SPIE Advanced Lithography Symposium 2010 – day 0

I’m back. It’s the end of February, so I must be back in San Jose for SPIE’s annual Advanced Lithography Symposium. I have mentally prepared myself for week of exhausting days standing and speaking and drinking, seeing numerous friends and colleagues, forgetting the names of people I should remember, getting excited by incredibly good papers and disgusted by incredibly bad ones, arguing about the future of various technologies and our industry, thrilling to the discovery of some new opportunity while mourning the loss of another. Each year this conference gives me something new to think about and look forward to for another year, each conference with its own personality and, eventually, its own memories.

First the numbers. Last year attendance was down 60% from 2008 (to about 1000), a dismal but not unexpected result given the economy and the state of the industry. This year it is up 25%, a big improvement but still a long way from its glory days. The most obvious manifestation of this new, smaller reality is the length of the conference – shortened by one day. I wonder how many people booked their plane tickets before realizing that there is nothing to stay for on Friday (like I almost did). Perhaps a more disturbing trend is the make-up rather than the number of people attending. Five years ago more than half the attendees were at this conference for the first time. This year, less than a quarter are newbies. Like me, the conference is getting grayer.

I started off the conference, like every year, by teaching a full-day short course on Sunday. The short courses have definitely suffered with the economy. Compared to four years ago, there are half the number of courses being offered and one fourth the number of course attendees. My course did better than most, with just under 20 students (and that despite the fact that it is more expensive than most, since I force the students to buy my textbook as a part of the course fee!).

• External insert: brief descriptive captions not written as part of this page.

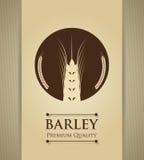 Barley design Stock Photos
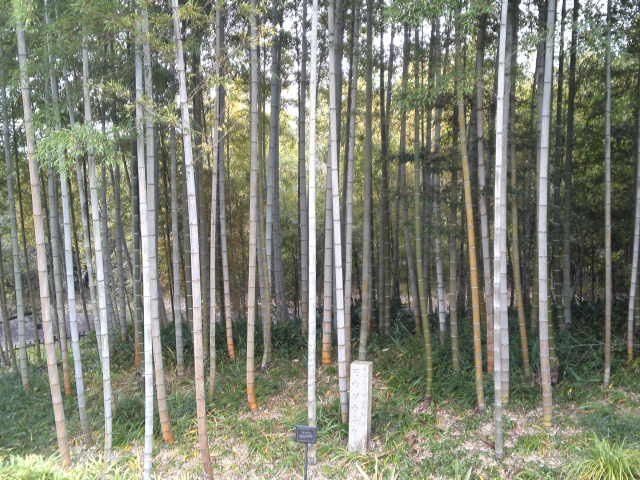 また違った竹林です。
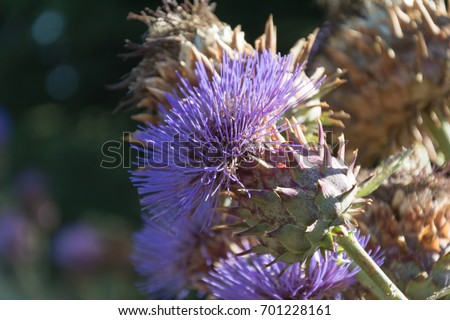 Cardoon | FAO | Food and Agriculture Organization of the ...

The biggest change this year at the AL Symposium is the addition of a new conference – EUV Lithography. Splitting off from its old home in the emerging/alternative lithography conference, EUV is making a bold statement that it is now mainstream – it has emerged. Certainly the number of papers being presented gives credence to this strategy: about 150, more than any other conference at the symposium. Last year I famously predicted that the EUV lithography conference would be resounding success in 2010, before plummeting to zero papers in 2011. So far my prediction is right on target.

[OK, so maybe my prediction is a bit of an exaggeration. It might be 2012 before the number of EUV papers goes to zero.]

As a final note of introduction, as I approach the age of 50 I have become enamored with anniversaries, especially of the round number variety. I gave my first paper (on PROLITH) at this conference 25 years ago. I started FINLE Technologies a few weeks before SPIE 20 years ago (I also had my first bathtub party 20 years ago). And a few weeks before SPIE 10 years ago I sold FINLE to KLA-Tencor. I can’t help but notice that by the end of this week PROLITH will have been a part of KLA-Tencor for longer than it was a part of FINLE Technologies. Time moves forward, things change, life is different. I’m glad for that.

2 thoughts on “SPIE Advanced Lithography Symposium 2010 – day 0”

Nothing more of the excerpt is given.